Bleeding events and directed interventions were documented and graded according the WHO bleeding scale by the study team.23 To detect all bleeding events, patients were additionally asked to fill in a diary and to record all events subjectively deemed as “bleeding.” In case of an event, the duration, localization, and severity (minor, moderate, or severe according to the patientʼs opinion) of bleeding should be recorded.

Transfusion policy and history

Prophylactic transfusion of platelets was performed at a threshold of <20,000 platelets/μL; packed red blood cells (PRBCs) were routinely administered to achieve hemoglobin levels ≥8 g/dL. The number of PCs as well as number of PRBCs was recorded for each individual patient. Age, number of platelets transfused, and transfusion intervals were additionally documented for PCs.

Pathogen inactivation (PI) of platelets

Our institution produces solely single‐donor platelets by apheresis. We have been using the Intercept™ system for PI of PCs since March 2012. This system has been shown to effectively inactivate contamination of PCs with a broad spectrum of viruses, bacteria, and parasites as well as donor leukocytes. Our national authorities allow a 7‐day storage for 100% PI PCs, which has therefore been implemented as maximum storage time at our institution.

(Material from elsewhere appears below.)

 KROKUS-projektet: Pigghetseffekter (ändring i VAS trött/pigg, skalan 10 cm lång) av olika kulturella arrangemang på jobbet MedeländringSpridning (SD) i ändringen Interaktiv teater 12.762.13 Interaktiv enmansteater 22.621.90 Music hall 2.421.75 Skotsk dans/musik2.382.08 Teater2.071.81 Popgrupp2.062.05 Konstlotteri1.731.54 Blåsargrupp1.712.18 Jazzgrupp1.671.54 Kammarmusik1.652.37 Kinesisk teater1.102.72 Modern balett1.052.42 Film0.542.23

The Intercept™ system uses amotosalen HCl (a photoactive compound) and long‐wavelength ultraviolet (UVA) illumination for ex vivo PI of PCs. Residual amotosalen and free photoproducts are reduced to low levels by exposure to a compound adsorption device (CAD) before transfer of the treated platelets to a storage container for release. Treatment of platelet components with the Intercept™ Blood System does not cause substantial differences in pH, lactate concentration, platelet count, morphology score, glucose concentration, aggregation, secretory and total adenosine triphosphate concentration, extent of shape change, or platelet hypotonic shock response compared to untreated platelet components.6, 24

Statistical analysis

Results are shown as mean and standard deviation (SD) or median and range for descriptive purposes in the text. All statistical comparisons were made by non‐parametric tests due to the non‐normal distribution of the data. Differences between the pre‐ and post‐transfusion CFT and MCF parameters as well as the pre‐ and post‐transfusion peripheral blood counts were analyzed using the Wilcoxon paired signed rank test for dependent samples. Spearman ANOVA was applied for correlation analyses. A p value <0.05 was considered statistically significant.

RESULTS

The median duration of in‐hospital stay of the patients was 28 (range: 4‐76) days. In total, 9 of 47 (19%) patients died in hospital either due to post‐transplant complications (multiorgan failure, n = 2; sepsis, n = 1; veno‐occlusive disease, n = 1; transplant‐associated microangiopathy (TAM), n = 1; respiratory failure, n = 1; acute graft versus host disease, n = 1) or during the conditioning phase prior to stem cell infusion (sepsis, n = 1; multiorgan failure, n = 1). In the surviving patients, neutrophil engraftment occurred after a median of 14 (range: 9‐40) days and platelet engraftment after a median of 11 (range: 8‐30) days, respectively.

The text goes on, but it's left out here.